Every year, hundreds of researchers from all over the world convene at Toolik to initiate and continue research activities in the far north. Students will have the opportunity to interact with climate scientists and tackle real-world aspects of climate change with innovative approaches. Equal emphasis will be placed on the contributions of social science, natural science, and humanities disciplines. Students who complete this intensive will be better equipped to communicate and collaborate to solve problems using the aggregate energy and knowledge of multiple participants.

Farming in Alaska? In a state where winter lasts for nearly six months of the year, growing vegetables isn’t the first thing that comes to mind. However, agricultural in Alaska is on the rise. This intensive offers a deeper understanding of expanding regenerative agriculture practices in the state, accompanied by a hands-on harvesting experience at the only commercial farm in Western Alaska. At Meyers Farm in Bethel, Tim and Lisa Meyers have spent the past twenty years honing their ability to grow thousands of pounds of organic vegetables, shipping them to villages down the Kuskokwim River and alleviating food insecurity in the region one produce box at a time. Students will be asked to reimagine how agriculture is currently conceptualized in Alaska and in the lower 48, analyzing how farming can be approached sustainably in their own home communities.


Art has been used throughout millennia as a powerful tool for activism.
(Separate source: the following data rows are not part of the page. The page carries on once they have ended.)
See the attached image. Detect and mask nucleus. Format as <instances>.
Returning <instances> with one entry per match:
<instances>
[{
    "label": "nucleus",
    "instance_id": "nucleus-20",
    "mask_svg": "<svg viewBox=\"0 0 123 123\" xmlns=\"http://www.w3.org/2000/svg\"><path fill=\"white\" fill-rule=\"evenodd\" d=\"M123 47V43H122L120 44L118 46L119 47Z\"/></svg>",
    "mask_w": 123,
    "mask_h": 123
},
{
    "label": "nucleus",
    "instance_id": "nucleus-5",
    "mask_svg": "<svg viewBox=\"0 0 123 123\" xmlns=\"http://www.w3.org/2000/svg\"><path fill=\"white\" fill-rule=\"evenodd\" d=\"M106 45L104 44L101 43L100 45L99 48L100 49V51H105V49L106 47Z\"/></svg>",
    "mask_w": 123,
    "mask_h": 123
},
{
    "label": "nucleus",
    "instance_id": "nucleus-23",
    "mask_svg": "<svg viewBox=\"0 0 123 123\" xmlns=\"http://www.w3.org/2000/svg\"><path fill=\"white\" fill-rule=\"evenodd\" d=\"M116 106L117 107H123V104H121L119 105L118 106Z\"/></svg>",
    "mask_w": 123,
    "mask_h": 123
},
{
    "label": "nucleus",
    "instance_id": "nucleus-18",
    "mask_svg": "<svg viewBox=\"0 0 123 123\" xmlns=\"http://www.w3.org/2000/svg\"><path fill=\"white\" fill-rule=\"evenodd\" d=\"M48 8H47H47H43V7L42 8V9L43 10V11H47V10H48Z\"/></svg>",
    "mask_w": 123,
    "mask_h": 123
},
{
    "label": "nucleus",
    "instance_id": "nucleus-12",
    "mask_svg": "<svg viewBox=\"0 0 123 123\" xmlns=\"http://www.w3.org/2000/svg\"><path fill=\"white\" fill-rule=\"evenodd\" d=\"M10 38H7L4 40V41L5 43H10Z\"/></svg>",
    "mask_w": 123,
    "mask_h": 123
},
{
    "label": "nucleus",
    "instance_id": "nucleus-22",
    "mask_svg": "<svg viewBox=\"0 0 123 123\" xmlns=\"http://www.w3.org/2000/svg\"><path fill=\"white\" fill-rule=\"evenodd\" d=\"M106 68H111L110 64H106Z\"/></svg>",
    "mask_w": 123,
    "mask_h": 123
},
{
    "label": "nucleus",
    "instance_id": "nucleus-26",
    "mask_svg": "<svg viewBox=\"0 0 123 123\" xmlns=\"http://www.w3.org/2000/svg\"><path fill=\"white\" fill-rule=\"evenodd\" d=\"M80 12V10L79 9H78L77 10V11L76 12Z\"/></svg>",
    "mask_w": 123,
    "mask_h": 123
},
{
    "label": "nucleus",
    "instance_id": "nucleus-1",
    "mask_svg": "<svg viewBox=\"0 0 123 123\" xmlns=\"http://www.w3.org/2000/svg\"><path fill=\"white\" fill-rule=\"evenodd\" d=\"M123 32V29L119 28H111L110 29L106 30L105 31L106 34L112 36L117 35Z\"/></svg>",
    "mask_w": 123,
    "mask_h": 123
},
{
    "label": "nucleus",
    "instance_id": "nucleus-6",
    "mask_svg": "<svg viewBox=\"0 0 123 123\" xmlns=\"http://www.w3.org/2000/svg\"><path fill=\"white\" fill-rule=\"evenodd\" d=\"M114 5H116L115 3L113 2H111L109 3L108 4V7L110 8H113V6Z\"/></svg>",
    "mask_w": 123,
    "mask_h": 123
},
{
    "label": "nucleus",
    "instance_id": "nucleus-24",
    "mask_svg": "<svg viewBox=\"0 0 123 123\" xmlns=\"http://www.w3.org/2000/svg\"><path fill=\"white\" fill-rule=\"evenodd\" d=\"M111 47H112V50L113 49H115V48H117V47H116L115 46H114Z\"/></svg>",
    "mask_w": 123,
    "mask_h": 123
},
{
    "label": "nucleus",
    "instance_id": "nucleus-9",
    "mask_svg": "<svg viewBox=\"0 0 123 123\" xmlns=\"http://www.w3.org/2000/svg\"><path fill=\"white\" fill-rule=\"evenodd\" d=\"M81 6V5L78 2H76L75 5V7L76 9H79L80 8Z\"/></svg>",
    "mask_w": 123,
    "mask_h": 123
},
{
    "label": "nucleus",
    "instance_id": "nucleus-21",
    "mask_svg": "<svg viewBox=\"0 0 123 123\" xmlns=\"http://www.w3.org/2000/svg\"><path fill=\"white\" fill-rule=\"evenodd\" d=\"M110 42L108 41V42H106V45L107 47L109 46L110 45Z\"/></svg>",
For a subject that is deeply politically divisive like climate change, art too can be used as a tool to reach across the partisan divide and communicate how rising global temperatures will impact shared important cultural events. This intensive offers student participants an interdisciplinary approach to understanding and communicating how climate change is impacting one of the largest trademark events in the state: the Iditarod. Over the course of a week, students will use an ethnographic and interview-based approach to learn about community perceptions of the Iditarod in a warming world. Students will hone their ability to communicate climate change through various artistic mediums while building their toolkit to engage in arts activism.


From 2019-2020, UAF researchers were involved in one of the largest international polar research expeditions in history, the MOSAiC Expedition. The researchers were based on a ship that was frozen in the ice for a year, drifting throughout the Arctic Ocean to collect samples of ice and water to better understand the changing Arctic. During this Intensive, planned for spring break 2025, students will work with scientists from the expedition to learn techniques for ice research on Interior Alaska’s frozen ponds, work with sea ice samples and data collected from the Arctic, and design their own research projects with mentoring from professional cryosphere (ice and snow) scientists. Students who complete this ~1-week Intensive will gain firsthand research experience, ask and answer questions about our frozen environment, and be better equipped to talk about our changing sea ice and the Arctic.